I would first like to thank my friend and former co-worker Gerard for showing this to me last year. This is Eli’s second year attending the one day camp and we have loved every moment of it.

The camp is amazing. A huge number of volunteers come out and teach kids with Autism how to surf. It is such a confidence booster and is life altering. The volunteers are amazing. They just know how to connect with the kids and it is really awe inspiring.

We came to camp this year a bit early showing up at 8:30 so Eli and Zach could have some time relaxing in the water prior to camp starting. Things were a bit slow starting but eventually the event was in full sprint.  Eli surfed a few waves and then spent some time playing with his brother in the waves. It didn’t take long for his instructor to disappear which was disappointing but to the rescue came is instructor from last year who spent considerable time with Eli and got him to ride a bunch of waves. Eli was having a blast and where last year he was done after a few, he wanted more. I think we counted 12 waves before he decided playing in the sand and surf with his brother was more enjoyable.
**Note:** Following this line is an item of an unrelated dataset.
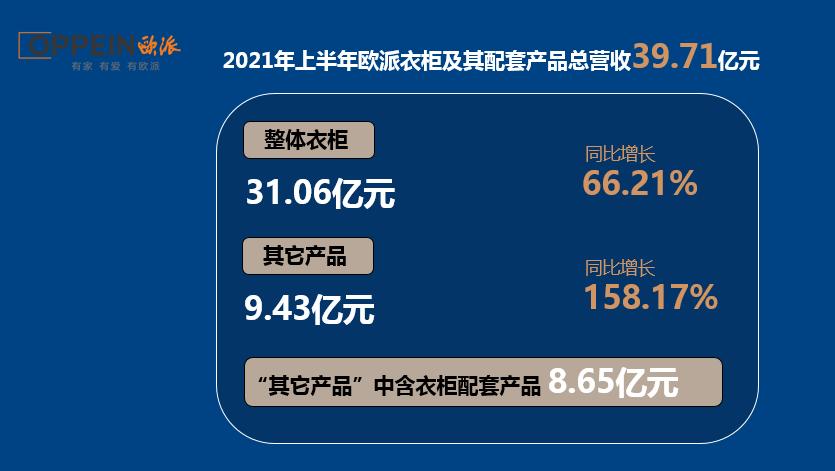 2021年上半年,欧派衣柜及其配套总营收39.71亿元,索菲亚衣柜及其配套总营收34.59亿元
We spent quite a long time at the beach but the kids were getting tired and hungry at about noon. Shockingly they asked to go home so I obliged. They both passed out in the car within two minutes. Sun, Sand, Surf wipes kids out.

When we got home, Eli said he wanted to do Surf Camp again next year. Awesome!

As for the camp itself, it was amazing. The volunteers are amazing and to see the kids shine the way they do is amazing. Every kid learned to surf. Every kid had a smile on their face. Truly an outstanding event!

It just goes to show parents that even though your child might be on the spectrum, does not mean they can’t do everything and anything they want. You never know what unlocks the potential of your child. It might just be surfing!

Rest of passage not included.